Here are the ones that pose a risk to children who took the shots as recommended by Pfizer and the Centers for Disease Control. See how the three blue dots are basically stuck on the horizontal line 1.0?

Now see how the top end of the brackets around the blue dots are above the line? These parentheses are the “confidence intervals”. If they’re above 1, no one can tell if the shots help, do nothing, or hurt, at least according to this study. And they are WELL above 1.

SOURCE

The study’s finding comes just days after the Centers for Disease Control again began pushing Covid mRNA shots on children, a recommendation that few other countries make.

Since regulators authorized the shots for young children last year, most parents have rejected them. Only about 2 million children, or 10 percent of American children under the age of five, have received even an mRNA shot. According to the CDC. Of these, barely half have completed theirs primary series of three plans.

From the beginning, the effort to approve and promote mRNAs in young children has been problematic.

In December 2021, after Pfizer had started the large clinical trial needed to approve the injections for young children, the company added a third dose in the dosing schedule. That change violated basic rules of clinical trial design, which say the drug regimen must be “prespecified” before the trial begins or results are collected.

But the Food and Drug Administration allowed the test to change. Then, in June 2022, he authorized the Pfizer vaccine for these children “as a three-dose primary series.” The CDC agrees that the three-dose regimen is the standard.

The FDA’s clearance triggered a massive government campaign, enthusiastically pushed by the elite media and the main lobbying group for pediatricians, to push the shots.

(ELMO LOVES MRNA! So does CNN!)

But within weeks, it was clear that the parents had overwhelmingly rejected the beatings, even in blue states. At the time, vaccine advocates said they expected young children to receive the shots at standard pediatric visits well into the fall of 2022, but uptake remained dismal.

Still, the CDC hasn’t stopped pushing shots for young children. He did it again last week, recommending for all children six months and older, as well as all adults, are getting a Covid boost this fall.
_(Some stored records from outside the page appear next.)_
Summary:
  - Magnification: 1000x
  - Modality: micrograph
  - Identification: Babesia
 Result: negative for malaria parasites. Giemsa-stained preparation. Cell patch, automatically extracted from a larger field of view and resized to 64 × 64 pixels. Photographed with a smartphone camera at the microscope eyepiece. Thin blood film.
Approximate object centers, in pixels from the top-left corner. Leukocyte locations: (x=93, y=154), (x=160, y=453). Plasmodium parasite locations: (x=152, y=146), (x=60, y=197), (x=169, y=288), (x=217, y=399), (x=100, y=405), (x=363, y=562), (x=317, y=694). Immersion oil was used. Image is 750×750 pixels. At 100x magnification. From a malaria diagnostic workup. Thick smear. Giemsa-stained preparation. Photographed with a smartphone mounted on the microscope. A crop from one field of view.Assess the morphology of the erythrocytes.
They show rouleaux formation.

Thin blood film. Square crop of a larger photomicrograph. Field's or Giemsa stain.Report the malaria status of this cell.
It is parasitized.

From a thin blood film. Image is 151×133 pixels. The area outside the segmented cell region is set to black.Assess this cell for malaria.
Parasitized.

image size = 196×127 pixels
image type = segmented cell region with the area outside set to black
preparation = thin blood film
On its website, the CDC claims shots are safe and “prevent children from becoming seriously ill if they have COVID-19.

That’s the theory that the new study was designed to examine, using a model called a test-negative design.

Researchers checked records of 177,000 emergency department, urgent care and outpatient medical visits in Southern California for young children with respiratory infections from July 2022 to May 2023. The visits included 24,000 in which tests were done for Covid, with 2,300 positive results.

(If stories like this matter to you for twenty cents a day…)

In other words, Covid accounted for barely 1 percent all 177,000 visits for respiratory infections. Not surprising, as Covid is generally very mild in young children.

But within the group of children who were tested and found to have Covid, children who had received three mRNA injections were just as likely to have Covid as a reason for their visit as those who had none.

So three shots did nothing to prevent young children from needing medical attention for Covid.

What will it take for CDC to admit defeat?